• _PROBLEM_
Repeat the data exactly, every last line of it.

• _STUDY MATERIAL_
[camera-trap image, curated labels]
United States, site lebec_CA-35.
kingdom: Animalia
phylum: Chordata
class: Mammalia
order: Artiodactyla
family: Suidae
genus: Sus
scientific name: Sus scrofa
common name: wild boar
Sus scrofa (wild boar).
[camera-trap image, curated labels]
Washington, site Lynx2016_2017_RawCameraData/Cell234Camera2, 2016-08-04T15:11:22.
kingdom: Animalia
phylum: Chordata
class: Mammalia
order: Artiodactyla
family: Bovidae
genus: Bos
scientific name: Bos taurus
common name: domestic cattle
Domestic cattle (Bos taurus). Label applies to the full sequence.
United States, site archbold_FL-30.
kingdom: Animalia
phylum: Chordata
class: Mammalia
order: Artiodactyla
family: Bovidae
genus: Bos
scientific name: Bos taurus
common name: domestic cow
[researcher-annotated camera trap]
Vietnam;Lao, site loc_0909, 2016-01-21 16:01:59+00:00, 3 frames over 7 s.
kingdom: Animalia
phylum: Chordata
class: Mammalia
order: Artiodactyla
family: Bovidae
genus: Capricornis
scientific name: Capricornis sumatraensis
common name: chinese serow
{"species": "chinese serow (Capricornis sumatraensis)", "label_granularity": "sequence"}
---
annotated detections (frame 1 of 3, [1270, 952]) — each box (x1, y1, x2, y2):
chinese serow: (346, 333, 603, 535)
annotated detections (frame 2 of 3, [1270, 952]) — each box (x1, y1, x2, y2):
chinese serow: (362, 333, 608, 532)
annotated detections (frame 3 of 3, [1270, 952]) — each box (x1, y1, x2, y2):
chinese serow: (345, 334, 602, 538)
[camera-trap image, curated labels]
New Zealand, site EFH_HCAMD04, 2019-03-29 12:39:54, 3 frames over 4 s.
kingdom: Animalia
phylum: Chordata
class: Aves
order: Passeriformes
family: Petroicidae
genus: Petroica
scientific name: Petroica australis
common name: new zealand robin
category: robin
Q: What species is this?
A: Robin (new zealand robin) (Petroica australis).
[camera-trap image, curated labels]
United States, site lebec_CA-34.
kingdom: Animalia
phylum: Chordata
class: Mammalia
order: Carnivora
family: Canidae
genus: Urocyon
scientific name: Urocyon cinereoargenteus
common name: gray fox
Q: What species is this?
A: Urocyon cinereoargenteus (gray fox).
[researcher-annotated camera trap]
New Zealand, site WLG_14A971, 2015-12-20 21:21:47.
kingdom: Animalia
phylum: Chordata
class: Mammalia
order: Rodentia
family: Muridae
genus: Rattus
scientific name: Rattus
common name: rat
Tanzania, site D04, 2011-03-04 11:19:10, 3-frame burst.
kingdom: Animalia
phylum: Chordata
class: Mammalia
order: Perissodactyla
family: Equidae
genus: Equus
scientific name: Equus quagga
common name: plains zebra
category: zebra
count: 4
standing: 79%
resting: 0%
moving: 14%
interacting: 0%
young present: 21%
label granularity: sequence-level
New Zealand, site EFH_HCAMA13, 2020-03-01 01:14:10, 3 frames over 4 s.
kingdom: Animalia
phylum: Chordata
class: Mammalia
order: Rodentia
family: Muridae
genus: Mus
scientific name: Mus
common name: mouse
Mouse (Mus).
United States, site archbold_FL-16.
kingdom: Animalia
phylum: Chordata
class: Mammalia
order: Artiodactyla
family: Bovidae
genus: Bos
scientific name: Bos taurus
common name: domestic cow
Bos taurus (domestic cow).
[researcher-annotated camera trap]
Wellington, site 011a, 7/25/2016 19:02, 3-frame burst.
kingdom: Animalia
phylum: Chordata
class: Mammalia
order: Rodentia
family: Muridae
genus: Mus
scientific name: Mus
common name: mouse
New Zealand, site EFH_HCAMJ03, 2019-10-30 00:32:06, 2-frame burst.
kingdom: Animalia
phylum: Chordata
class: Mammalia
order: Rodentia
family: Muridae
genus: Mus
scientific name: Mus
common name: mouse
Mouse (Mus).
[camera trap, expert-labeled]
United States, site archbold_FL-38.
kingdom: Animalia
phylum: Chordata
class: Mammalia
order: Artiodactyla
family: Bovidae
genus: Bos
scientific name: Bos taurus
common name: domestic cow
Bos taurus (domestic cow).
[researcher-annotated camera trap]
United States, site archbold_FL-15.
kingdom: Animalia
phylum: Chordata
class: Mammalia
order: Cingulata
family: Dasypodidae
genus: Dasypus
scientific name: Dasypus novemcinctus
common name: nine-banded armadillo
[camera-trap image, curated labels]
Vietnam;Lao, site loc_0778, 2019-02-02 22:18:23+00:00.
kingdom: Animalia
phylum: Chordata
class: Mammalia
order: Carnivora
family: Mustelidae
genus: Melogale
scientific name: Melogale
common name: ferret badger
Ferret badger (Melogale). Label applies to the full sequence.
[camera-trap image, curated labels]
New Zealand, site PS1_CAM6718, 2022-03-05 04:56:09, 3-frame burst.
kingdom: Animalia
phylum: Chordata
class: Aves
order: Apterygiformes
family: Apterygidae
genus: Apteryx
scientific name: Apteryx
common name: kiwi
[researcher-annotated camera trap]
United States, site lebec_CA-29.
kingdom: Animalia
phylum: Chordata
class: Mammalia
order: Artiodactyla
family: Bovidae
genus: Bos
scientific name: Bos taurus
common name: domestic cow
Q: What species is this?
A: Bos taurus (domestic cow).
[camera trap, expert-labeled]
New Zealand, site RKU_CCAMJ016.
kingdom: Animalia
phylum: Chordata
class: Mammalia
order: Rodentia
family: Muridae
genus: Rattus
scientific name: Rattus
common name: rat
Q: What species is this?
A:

• _COMPLETED TASK_
[camera-trap image, curated labels]
United States, site lebec_CA-35.
kingdom: Animalia
phylum: Chordata
class: Mammalia
order: Artiodactyla
family: Suidae
genus: Sus
scientific name: Sus scrofa
common name: wild boar
Sus scrofa (wild boar).
[camera-trap image, curated labels]
Washington, site Lynx2016_2017_RawCameraData/Cell234Camera2, 2016-08-04T15:11:22.
kingdom: Animalia
phylum: Chordata
class: Mammalia
order: Artiodactyla
family: Bovidae
genus: Bos
scientific name: Bos taurus
common name: domestic cattle
Domestic cattle (Bos taurus). Label applies to the full sequence.
United States, site archbold_FL-30.
kingdom: Animalia
phylum: Chordata
class: Mammalia
order: Artiodactyla
family: Bovidae
genus: Bos
scientific name: Bos taurus
common name: domestic cow
[researcher-annotated camera trap]
Vietnam;Lao, site loc_0909, 2016-01-21 16:01:59+00:00, 3 frames over 7 s.
kingdom: Animalia
phylum: Chordata
class: Mammalia
order: Artiodactyla
family: Bovidae
genus: Capricornis
scientific name: Capricornis sumatraensis
common name: chinese serow
{"species": "chinese serow (Capricornis sumatraensis)", "label_granularity": "sequence"}
---
annotated detections (frame 1 of 3, [1270, 952]) — each box (x1, y1, x2, y2):
chinese serow: (346, 333, 603, 535)
annotated detections (frame 2 of 3, [1270, 952]) — each box (x1, y1, x2, y2):
chinese serow: (362, 333, 608, 532)
annotated detections (frame 3 of 3, [1270, 952]) — each box (x1, y1, x2, y2):
chinese serow: (345, 334, 602, 538)
[camera-trap image, curated labels]
New Zealand, site EFH_HCAMD04, 2019-03-29 12:39:54, 3 frames over 4 s.
kingdom: Animalia
phylum: Chordata
class: Aves
order: Passeriformes
family: Petroicidae
genus: Petroica
scientific name: Petroica australis
common name: new zealand robin
category: robin
Q: What species is this?
A: Robin (new zealand robin) (Petroica australis).
[camera-trap image, curated labels]
United States, site lebec_CA-34.
kingdom: Animalia
phylum: Chordata
class: Mammalia
order: Carnivora
family: Canidae
genus: Urocyon
scientific name: Urocyon cinereoargenteus
common name: gray fox
Q: What species is this?
A: Urocyon cinereoargenteus (gray fox).
[researcher-annotated camera trap]
New Zealand, site WLG_14A971, 2015-12-20 21:21:47.
kingdom: Animalia
phylum: Chordata
class: Mammalia
order: Rodentia
family: Muridae
genus: Rattus
scientific name: Rattus
common name: rat
Tanzania, site D04, 2011-03-04 11:19:10, 3-frame burst.
kingdom: Animalia
phylum: Chordata
class: Mammalia
order: Perissodactyla
family: Equidae
genus: Equus
scientific name: Equus quagga
common name: plains zebra
category: zebra
count: 4
standing: 79%
resting: 0%
moving: 14%
interacting: 0%
young present: 21%
label granularity: sequence-level
New Zealand, site EFH_HCAMA13, 2020-03-01 01:14:10, 3 frames over 4 s.
kingdom: Animalia
phylum: Chordata
class: Mammalia
order: Rodentia
family: Muridae
genus: Mus
scientific name: Mus
common name: mouse
Mouse (Mus).
United States, site archbold_FL-16.
kingdom: Animalia
phylum: Chordata
class: Mammalia
order: Artiodactyla
family: Bovidae
genus: Bos
scientific name: Bos taurus
common name: domestic cow
Bos taurus (domestic cow).
[researcher-annotated camera trap]
Wellington, site 011a, 7/25/2016 19:02, 3-frame burst.
kingdom: Animalia
phylum: Chordata
class: Mammalia
order: Rodentia
family: Muridae
genus: Mus
scientific name: Mus
common name: mouse
New Zealand, site EFH_HCAMJ03, 2019-10-30 00:32:06, 2-frame burst.
kingdom: Animalia
phylum: Chordata
class: Mammalia
order: Rodentia
family: Muridae
genus: Mus
scientific name: Mus
common name: mouse
Mouse (Mus).
[camera trap, expert-labeled]
United States, site archbold_FL-38.
kingdom: Animalia
phylum: Chordata
class: Mammalia
order: Artiodactyla
family: Bovidae
genus: Bos
scientific name: Bos taurus
common name: domestic cow
Bos taurus (domestic cow).
[researcher-annotated camera trap]
United States, site archbold_FL-15.
kingdom: Animalia
phylum: Chordata
class: Mammalia
order: Cingulata
family: Dasypodidae
genus: Dasypus
scientific name: Dasypus novemcinctus
common name: nine-banded armadillo
[camera-trap image, curated labels]
Vietnam;Lao, site loc_0778, 2019-02-02 22:18:23+00:00.
kingdom: Animalia
phylum: Chordata
class: Mammalia
order: Carnivora
family: Mustelidae
genus: Melogale
scientific name: Melogale
common name: ferret badger
Ferret badger (Melogale). Label applies to the full sequence.
[camera-trap image, curated labels]
New Zealand, site PS1_CAM6718, 2022-03-05 04:56:09, 3-frame burst.
kingdom: Animalia
phylum: Chordata
class: Aves
order: Apterygiformes
family: Apterygidae
genus: Apteryx
scientific name: Apteryx
common name: kiwi
[researcher-annotated camera trap]
United States, site lebec_CA-29.
kingdom: Animalia
phylum: Chordata
class: Mammalia
order: Artiodactyla
family: Bovidae
genus: Bos
scientific name: Bos taurus
common name: domestic cow
Q: What species is this?
A: Bos taurus (domestic cow).
[camera trap, expert-labeled]
New Zealand, site RKU_CCAMJ016.
kingdom: Animalia
phylum: Chordata
class: Mammalia
order: Rodentia
family: Muridae
genus: Rattus
scientific name: Rattus
common name: rat
Q: What species is this?
A:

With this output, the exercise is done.